While talking about Consumer Electronics, India’s smartphone adoption is growing at a CAGR of above 23 percent and the country overtook the US in 2016 to become the world’s second-largest smartphone market by users. Components worth over $80 billion would be required for smartphones and feature phones sold in India over the next five years. Removing duties on well over 35 capital goods components, besides tax holidays, providing benefits under differential duty scheme and a facilitative, business-friendly environment for manufacturing mobile handsets, which made India the 2nd biggest mobile handset maker in the world, is a ringing endorsement of how Modi’s Make in India has truly made India a force to reckon with in the global manufacturing sweepstakes. 

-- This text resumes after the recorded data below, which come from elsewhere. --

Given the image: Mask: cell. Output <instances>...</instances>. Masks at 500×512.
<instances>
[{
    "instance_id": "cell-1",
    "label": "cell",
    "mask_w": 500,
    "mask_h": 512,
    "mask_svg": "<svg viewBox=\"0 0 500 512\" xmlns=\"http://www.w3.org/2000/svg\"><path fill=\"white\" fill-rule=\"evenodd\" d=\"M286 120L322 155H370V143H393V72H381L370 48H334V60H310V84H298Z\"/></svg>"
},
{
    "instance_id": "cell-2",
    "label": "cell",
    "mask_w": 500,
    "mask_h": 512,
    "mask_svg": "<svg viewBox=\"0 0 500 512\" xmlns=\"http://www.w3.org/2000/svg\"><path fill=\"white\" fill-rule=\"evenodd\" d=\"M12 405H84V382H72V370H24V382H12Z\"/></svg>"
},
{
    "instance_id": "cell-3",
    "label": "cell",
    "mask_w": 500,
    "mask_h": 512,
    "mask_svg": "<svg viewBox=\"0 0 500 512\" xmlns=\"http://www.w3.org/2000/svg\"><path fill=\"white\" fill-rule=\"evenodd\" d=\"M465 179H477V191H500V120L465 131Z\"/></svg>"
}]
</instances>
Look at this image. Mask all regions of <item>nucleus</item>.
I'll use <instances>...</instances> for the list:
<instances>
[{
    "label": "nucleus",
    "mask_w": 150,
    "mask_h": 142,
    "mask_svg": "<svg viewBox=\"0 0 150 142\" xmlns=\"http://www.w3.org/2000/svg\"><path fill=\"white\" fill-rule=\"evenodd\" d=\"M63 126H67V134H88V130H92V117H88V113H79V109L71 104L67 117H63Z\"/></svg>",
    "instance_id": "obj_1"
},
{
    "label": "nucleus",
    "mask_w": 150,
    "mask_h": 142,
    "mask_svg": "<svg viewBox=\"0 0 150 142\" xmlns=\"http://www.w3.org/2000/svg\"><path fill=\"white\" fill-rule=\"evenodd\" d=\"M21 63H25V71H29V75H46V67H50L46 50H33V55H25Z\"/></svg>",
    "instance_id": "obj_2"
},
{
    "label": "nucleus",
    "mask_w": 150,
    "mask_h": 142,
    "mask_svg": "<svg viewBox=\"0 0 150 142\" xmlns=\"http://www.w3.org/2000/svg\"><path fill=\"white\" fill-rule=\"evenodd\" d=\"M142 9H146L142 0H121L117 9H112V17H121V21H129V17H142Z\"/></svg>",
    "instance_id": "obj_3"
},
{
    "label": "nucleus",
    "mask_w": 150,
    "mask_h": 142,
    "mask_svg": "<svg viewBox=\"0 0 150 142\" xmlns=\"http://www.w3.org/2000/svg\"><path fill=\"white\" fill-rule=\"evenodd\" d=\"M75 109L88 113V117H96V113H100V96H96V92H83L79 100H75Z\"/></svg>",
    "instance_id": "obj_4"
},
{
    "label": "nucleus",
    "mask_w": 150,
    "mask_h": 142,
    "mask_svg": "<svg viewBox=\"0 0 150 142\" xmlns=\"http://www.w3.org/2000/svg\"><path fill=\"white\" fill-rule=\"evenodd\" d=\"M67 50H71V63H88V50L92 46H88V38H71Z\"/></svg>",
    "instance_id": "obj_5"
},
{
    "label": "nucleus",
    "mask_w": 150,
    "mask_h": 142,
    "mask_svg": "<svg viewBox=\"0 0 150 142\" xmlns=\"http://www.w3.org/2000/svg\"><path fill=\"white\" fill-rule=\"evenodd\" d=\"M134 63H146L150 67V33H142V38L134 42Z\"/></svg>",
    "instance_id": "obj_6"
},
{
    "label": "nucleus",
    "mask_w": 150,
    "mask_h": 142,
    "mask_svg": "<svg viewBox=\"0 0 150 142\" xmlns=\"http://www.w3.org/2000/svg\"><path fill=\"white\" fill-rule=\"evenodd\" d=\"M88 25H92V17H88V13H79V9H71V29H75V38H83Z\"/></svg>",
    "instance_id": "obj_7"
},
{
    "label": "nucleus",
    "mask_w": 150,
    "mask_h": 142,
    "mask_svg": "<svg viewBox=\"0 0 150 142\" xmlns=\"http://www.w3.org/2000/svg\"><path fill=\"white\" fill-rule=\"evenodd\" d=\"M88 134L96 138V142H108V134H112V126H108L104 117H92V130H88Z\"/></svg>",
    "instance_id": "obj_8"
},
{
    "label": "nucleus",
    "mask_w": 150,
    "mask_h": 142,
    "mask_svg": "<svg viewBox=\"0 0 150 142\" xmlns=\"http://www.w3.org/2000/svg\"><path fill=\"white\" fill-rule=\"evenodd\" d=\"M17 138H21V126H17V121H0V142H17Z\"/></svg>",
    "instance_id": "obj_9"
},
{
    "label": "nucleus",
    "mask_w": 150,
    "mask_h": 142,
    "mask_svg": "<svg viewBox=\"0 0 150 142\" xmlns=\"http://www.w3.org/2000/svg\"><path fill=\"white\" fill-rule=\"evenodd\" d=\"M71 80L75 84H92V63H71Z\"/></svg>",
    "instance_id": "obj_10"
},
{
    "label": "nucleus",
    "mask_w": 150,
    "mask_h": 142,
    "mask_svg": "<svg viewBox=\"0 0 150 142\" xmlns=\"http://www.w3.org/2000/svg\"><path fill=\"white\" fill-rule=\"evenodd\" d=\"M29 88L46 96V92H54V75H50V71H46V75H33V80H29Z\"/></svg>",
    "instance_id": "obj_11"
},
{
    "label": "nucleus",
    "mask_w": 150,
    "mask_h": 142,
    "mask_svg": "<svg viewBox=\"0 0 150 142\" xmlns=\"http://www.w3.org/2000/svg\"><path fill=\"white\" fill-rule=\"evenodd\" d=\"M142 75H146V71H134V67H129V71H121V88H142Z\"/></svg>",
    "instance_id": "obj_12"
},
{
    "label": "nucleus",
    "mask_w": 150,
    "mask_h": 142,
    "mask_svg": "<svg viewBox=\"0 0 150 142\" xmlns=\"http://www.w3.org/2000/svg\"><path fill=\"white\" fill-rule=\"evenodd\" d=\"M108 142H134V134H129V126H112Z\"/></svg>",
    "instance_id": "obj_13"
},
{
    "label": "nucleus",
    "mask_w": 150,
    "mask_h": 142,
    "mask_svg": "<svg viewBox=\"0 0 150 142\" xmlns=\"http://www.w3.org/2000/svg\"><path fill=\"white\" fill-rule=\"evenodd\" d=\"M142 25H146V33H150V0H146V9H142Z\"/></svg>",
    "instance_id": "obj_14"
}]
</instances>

The IT and electronics ministry reworked the Modified Special Incentive Package Scheme (M-SIPS) for mobile manufacturing units. To attract investments in electronics manufacturing, the M-SIPS was notified in 2012 for both new and expansion projects. The Union government approved 75 proposals worth $885 million in the first phase under M-SIPS for manufacturing in 2016. Under the CFC Scheme, the government provides 75 percent grant for the project for a minimum of seven companies. The Southern India Electronic Industries Chamber (SIEIC), together with 15 ESDM companies, which planned to establish an Electronic Common Facility Centre (CFC) in the Electronic Manufacturing Cluster of Vellore district in Tamil Nadu, through the Union Ministry of Electronics, to focus on electronics hardware manufacturing skill development, research, and development to promote electronic hardware manufacturing and an innovation centre for engineering and design, are steps in the right direction. In the later phase, the focus would be on establishing advanced electroplating for electronic industries. 

The Indian electronics industry is certainly on the right track to becoming a preferred manufacturing destination, thanks to the tremendously collaborative effort of the Make in India initiative. “I want to tell the people of the whole world: Come, Make in India. Come and manufacture in India. Go and sell in any country of the world, but manufacture here. We have the skill, talent, discipline and the desire to do something. We want to give the world an opportunity that comes, Make in India”, Prime Minister of India, Mr. Narendra Modi said while introducing the programme in his maiden Independence Day speech from the ramparts of the Red Fort on 15th August, 2014. The initiative was formally introduced on September 25, 2014, by Mr. Modi at Vigyan Bhawan, New Delhi, in the presence of business giants from India. Five years hence, Make in India has a lot to look back at and feel proud about, and a lot more to look forward to, as India, thanks to its most powerful and popular mass leader, Prime Minister Narendra Modi, who epitomizes Modinomics, is on the cusp of an industrial revolution. 

Ms Sanju Verma is an Economist, Chief Spokesperson for BJP Mumbai and Author of Best Selling Book, "Truth&Dare--The Modi Dynamic".